- **Written request**:
Retype the lines below word for word, starting at the first line and ending at the line containing "4.54 meters", with both ends included. Leave the pictures out of your answer.

- **Spatial reasoning question data**:
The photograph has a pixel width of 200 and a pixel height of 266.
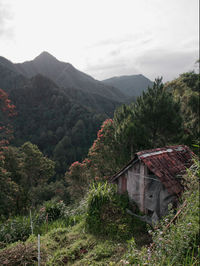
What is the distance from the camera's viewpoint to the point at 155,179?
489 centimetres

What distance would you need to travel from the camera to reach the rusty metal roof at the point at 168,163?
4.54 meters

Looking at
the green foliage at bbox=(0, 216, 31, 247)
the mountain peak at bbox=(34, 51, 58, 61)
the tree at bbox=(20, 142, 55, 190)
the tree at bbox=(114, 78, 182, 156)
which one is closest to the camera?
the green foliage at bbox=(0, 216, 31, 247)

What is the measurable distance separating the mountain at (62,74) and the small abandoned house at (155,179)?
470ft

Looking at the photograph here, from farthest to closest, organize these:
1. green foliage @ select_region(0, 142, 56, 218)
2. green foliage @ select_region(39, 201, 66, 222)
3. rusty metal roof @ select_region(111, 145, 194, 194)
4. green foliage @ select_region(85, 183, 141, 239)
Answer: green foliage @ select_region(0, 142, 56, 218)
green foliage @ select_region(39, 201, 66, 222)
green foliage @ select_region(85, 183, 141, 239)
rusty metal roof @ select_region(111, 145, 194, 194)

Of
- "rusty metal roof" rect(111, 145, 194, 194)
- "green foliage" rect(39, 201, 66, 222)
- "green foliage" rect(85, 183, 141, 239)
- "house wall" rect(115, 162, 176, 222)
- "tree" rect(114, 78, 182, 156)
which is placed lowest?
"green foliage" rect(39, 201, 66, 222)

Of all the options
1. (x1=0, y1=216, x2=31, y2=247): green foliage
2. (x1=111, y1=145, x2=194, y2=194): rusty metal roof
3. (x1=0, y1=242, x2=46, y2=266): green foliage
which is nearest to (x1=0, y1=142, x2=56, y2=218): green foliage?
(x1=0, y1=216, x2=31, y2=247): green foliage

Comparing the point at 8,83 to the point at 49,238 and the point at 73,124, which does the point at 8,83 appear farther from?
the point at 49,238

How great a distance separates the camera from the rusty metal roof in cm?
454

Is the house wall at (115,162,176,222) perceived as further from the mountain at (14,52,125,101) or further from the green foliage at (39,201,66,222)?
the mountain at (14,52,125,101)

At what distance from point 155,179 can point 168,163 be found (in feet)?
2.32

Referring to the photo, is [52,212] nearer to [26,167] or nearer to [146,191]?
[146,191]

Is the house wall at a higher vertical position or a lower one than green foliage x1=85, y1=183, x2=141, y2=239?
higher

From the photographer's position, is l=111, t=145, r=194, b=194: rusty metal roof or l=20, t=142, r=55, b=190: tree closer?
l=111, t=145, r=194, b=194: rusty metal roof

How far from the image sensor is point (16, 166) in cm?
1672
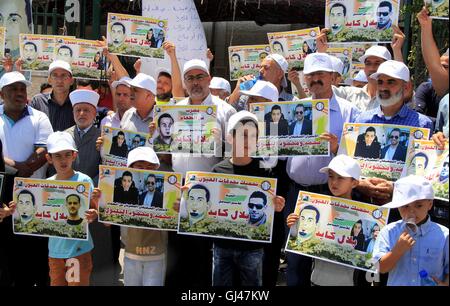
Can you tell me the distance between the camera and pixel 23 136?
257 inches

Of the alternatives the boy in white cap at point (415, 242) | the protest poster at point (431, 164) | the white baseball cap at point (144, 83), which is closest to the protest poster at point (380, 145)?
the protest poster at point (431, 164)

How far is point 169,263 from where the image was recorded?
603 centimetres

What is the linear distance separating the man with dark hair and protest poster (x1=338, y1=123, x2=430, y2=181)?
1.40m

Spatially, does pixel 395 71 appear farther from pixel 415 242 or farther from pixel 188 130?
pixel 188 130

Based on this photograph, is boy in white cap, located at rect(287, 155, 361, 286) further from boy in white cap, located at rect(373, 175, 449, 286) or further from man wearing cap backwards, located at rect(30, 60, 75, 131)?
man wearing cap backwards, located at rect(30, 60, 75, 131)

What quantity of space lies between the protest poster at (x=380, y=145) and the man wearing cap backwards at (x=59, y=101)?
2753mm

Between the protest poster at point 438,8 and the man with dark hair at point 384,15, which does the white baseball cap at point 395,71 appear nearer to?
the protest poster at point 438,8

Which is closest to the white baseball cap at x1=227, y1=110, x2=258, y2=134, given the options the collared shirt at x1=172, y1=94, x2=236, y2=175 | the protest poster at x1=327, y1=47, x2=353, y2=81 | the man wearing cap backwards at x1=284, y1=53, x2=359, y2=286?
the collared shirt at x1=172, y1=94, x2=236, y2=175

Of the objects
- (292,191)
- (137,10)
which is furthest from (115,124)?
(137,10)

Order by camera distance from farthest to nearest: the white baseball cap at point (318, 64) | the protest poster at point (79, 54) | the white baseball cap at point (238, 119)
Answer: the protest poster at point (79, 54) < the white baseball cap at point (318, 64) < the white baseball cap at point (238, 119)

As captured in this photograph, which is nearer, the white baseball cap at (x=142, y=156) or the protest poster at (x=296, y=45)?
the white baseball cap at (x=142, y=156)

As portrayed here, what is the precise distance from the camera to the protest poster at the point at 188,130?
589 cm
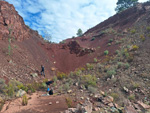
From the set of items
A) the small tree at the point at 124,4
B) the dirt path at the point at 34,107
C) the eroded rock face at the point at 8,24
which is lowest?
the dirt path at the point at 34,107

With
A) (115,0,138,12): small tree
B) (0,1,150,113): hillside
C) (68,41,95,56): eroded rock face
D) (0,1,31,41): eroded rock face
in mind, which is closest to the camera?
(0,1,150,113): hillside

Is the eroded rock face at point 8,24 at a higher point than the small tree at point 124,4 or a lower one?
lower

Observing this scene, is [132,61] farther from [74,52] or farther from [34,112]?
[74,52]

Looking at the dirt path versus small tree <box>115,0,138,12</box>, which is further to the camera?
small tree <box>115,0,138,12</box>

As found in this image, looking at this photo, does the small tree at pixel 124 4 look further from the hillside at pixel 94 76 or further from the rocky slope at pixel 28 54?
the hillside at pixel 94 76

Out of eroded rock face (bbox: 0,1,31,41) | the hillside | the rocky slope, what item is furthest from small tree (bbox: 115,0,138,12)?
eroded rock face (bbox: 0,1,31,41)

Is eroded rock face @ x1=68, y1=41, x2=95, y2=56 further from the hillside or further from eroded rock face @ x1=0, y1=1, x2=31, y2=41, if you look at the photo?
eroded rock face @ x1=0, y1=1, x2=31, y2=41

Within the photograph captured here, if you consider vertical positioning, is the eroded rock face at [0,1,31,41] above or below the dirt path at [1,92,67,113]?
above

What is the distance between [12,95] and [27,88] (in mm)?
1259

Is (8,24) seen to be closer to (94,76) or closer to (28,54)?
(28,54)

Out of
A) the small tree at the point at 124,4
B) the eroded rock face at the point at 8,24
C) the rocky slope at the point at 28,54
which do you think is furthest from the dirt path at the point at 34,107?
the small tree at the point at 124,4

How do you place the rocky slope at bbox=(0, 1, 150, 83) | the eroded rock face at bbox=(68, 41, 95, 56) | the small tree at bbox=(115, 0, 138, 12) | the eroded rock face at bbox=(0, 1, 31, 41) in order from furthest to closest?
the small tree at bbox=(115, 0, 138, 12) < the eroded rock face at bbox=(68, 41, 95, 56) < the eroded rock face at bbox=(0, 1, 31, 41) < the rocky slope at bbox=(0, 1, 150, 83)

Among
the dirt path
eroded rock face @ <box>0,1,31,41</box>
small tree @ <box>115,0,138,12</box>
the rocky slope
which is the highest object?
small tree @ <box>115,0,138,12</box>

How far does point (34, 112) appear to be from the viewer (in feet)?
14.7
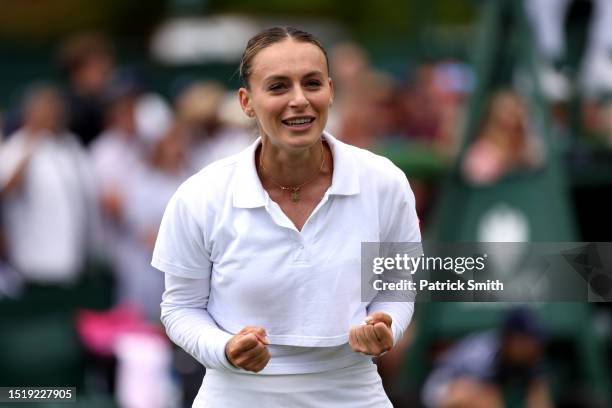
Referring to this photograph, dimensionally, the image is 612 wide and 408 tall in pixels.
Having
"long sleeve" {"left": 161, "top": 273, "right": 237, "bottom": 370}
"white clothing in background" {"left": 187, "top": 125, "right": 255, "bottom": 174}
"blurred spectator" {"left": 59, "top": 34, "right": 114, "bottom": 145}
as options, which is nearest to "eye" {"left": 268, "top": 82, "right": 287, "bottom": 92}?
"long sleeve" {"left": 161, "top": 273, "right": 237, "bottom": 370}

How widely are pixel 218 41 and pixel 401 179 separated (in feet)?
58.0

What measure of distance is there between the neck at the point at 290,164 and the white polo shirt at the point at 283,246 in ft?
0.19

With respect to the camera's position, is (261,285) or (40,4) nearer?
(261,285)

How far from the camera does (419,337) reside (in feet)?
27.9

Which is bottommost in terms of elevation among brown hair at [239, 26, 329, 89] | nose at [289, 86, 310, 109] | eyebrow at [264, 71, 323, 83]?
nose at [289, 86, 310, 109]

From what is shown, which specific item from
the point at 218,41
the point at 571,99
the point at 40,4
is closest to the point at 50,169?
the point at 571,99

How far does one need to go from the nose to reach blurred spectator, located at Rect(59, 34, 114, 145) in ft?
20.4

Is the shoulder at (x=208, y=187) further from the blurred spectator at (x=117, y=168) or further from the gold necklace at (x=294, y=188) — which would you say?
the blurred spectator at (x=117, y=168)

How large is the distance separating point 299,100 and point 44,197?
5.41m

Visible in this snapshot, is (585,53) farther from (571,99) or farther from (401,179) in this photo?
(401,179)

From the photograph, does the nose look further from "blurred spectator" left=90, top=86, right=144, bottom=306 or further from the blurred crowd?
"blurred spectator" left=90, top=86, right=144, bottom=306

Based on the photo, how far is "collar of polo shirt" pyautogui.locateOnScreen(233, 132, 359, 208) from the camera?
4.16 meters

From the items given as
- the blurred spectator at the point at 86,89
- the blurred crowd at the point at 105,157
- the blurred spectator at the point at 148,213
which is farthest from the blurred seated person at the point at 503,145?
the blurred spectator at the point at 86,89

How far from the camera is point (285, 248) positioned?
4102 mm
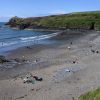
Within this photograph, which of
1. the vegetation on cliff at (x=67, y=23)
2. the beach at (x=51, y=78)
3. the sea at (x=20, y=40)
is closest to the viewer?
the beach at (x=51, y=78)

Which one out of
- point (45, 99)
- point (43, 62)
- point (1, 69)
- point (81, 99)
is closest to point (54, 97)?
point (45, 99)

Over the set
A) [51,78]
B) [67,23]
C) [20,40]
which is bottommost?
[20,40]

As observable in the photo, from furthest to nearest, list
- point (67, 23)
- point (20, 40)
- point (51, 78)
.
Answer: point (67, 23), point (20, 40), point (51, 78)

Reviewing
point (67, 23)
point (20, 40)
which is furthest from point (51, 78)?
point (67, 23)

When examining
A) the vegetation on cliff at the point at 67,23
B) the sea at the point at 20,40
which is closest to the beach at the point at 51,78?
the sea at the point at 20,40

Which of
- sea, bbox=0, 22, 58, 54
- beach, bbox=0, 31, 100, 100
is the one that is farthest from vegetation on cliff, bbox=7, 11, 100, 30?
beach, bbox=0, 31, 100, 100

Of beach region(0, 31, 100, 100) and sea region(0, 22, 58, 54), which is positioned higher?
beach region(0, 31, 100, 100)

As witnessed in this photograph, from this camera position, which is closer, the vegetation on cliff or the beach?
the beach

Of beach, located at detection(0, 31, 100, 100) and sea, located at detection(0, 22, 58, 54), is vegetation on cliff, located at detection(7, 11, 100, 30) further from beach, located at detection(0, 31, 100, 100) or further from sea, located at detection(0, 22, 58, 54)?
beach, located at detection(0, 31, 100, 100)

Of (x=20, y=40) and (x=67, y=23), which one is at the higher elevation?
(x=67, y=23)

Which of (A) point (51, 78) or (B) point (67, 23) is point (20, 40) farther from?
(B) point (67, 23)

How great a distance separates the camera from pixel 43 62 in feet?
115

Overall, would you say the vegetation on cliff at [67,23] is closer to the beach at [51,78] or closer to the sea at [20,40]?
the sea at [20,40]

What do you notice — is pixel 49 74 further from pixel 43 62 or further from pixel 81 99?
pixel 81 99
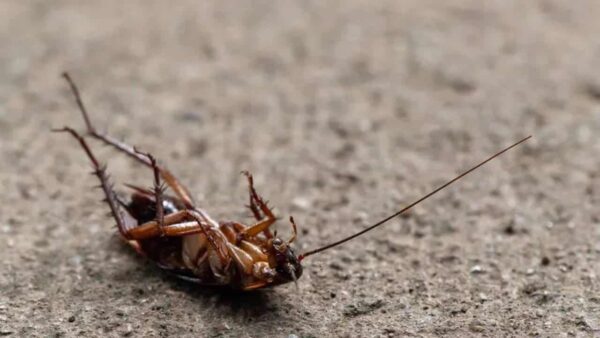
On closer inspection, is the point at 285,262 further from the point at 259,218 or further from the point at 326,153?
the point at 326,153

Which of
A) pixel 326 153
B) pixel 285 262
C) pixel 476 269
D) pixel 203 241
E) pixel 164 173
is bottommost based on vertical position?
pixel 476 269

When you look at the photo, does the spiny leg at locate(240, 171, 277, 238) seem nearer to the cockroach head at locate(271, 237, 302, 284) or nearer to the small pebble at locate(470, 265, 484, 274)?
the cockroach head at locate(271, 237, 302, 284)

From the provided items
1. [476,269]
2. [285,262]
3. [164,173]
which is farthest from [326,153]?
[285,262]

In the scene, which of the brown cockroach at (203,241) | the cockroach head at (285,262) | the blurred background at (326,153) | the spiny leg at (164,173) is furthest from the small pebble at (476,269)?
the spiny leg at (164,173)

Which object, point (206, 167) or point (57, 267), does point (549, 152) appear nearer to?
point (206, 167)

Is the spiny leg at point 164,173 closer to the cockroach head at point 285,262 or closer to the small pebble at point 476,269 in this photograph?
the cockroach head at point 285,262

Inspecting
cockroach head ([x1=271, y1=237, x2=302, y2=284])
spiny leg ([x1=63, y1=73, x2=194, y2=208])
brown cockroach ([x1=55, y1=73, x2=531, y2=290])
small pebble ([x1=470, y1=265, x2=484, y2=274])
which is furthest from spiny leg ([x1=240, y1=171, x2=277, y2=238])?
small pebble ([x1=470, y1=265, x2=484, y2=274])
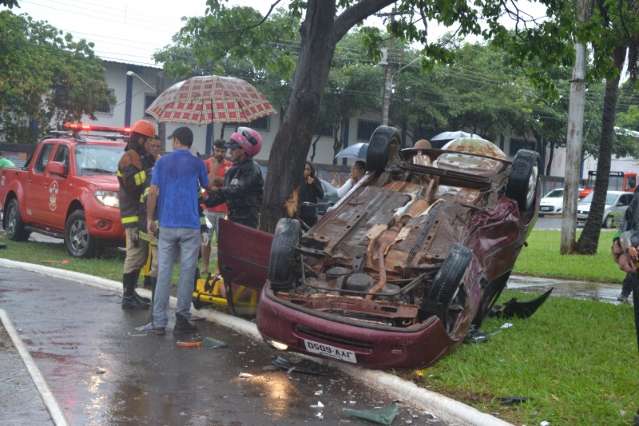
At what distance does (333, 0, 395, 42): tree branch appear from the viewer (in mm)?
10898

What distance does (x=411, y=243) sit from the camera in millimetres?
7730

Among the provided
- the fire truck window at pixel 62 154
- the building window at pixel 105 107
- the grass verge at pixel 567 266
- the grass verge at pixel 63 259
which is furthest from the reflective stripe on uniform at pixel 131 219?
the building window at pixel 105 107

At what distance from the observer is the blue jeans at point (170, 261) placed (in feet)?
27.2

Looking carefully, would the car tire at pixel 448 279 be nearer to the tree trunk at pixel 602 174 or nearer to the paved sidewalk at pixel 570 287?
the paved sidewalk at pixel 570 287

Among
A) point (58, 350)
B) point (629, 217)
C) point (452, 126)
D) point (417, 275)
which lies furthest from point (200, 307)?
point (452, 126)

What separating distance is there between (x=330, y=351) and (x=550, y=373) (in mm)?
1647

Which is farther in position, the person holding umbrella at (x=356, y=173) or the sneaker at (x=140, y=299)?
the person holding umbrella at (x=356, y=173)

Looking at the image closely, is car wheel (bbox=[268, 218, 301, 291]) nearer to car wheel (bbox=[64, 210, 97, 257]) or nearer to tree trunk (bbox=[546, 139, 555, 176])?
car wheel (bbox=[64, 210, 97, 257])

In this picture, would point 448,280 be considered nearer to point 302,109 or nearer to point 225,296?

- **Result of the exercise**:
The photograph has a pixel width of 200 and a pixel height of 266.
What is the distance from the camera's viewpoint to the point at 155,179?
489 centimetres

What distance would you need to travel from the camera to reach the rusty metal roof at the point at 168,163?
4.54 meters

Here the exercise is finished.